- Date: 27 January – 2 February
- Edition: 2nd
- Category: World Series
- Draw: 32S / 16D
- Prize money: $375,000
- Surface: Carpet / indoor
- Location: Zagreb, Croatia
- Venue: Dom Sportova

Champions

Singles
- Goran Ivanišević

Doubles
- Saša Hiršzon / Goran Ivanišević
- ← 1996 · Croatian Indoors · 1998 →

= 1997 Croatian Indoors =

The 1997 Croatian Indoors was a men's tennis tournament played on indoor carpet courts at the Dom Sportova in Zagreb in Croatia and was part of the World Series of the 1997 ATP Tour.
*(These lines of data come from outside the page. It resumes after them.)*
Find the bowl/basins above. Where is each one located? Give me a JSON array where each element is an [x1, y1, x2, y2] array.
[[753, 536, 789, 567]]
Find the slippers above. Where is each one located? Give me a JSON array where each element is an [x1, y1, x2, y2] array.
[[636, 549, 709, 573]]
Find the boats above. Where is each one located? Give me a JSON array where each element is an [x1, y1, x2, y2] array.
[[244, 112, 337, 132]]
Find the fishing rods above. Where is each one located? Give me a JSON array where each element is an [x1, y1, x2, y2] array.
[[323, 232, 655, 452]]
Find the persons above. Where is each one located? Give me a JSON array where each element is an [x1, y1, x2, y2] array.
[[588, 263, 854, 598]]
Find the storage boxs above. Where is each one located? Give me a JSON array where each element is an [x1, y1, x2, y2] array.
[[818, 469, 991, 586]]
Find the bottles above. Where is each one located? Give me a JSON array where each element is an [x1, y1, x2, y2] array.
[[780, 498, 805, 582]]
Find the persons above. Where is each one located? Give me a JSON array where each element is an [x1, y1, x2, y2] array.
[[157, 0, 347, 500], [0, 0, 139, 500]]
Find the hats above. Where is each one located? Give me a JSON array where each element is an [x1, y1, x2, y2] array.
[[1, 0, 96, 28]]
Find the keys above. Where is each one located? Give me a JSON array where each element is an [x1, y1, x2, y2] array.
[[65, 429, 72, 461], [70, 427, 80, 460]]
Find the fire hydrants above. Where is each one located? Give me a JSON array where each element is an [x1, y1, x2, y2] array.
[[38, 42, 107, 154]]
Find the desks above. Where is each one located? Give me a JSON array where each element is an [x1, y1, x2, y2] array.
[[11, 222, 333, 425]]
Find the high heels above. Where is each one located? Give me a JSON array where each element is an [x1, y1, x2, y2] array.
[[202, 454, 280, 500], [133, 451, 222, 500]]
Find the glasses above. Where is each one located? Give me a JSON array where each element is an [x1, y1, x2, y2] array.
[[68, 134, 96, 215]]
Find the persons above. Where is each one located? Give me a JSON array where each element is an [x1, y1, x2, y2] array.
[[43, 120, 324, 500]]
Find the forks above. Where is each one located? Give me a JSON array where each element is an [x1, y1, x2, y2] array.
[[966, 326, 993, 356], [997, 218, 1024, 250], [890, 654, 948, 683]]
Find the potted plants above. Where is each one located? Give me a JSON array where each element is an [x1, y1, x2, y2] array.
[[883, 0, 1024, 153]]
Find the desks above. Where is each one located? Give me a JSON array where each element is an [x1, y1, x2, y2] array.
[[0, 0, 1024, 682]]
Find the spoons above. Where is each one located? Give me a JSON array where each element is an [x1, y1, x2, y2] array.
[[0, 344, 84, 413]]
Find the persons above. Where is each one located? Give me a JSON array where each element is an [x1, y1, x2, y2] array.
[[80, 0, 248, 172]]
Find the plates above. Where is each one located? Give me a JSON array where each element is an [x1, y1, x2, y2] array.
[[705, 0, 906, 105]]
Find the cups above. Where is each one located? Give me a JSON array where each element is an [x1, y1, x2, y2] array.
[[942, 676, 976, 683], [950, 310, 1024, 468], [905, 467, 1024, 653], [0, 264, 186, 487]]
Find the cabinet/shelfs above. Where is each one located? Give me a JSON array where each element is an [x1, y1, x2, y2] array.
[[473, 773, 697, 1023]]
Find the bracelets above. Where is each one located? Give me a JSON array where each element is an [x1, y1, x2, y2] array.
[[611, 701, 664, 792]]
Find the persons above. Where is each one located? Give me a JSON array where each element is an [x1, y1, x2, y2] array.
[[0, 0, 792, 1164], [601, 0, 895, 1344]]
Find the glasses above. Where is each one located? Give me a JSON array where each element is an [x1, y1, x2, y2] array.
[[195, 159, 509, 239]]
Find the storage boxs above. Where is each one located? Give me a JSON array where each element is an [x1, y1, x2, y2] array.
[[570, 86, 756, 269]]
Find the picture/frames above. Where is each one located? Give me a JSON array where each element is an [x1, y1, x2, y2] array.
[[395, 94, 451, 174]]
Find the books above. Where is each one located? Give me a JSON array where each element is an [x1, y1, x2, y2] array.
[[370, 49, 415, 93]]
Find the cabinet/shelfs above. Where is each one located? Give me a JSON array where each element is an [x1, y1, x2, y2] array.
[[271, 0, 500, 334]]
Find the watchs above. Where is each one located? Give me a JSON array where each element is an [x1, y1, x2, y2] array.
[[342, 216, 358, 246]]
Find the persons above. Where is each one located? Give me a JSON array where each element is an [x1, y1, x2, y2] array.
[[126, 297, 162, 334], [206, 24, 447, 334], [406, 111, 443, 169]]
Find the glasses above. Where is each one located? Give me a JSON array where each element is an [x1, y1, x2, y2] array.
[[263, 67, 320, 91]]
It was the second edition of the tournament and took place from 27 January through February 1997. First-seeded Goran Ivanišević won his second consecutive singles title at the event.

==Finals==
===Singles===

CRO Goran Ivanišević defeated GBR Greg Rusedski 7–6^{(7–4)}, 4–6, 7–6^{(8–6)}
- It was Ivanišević's 1st singles title of the year and the 18th of his career.

===Doubles===

CRO Saša Hiršzon / CRO Goran Ivanišević defeated RSA Brent Haygarth / USA Mark Keil 6–4, 6–3
- It was Hirszon's only title of the year and the 2nd of his career. It was Ivanišević's 2nd title of the year and the 26th of his career.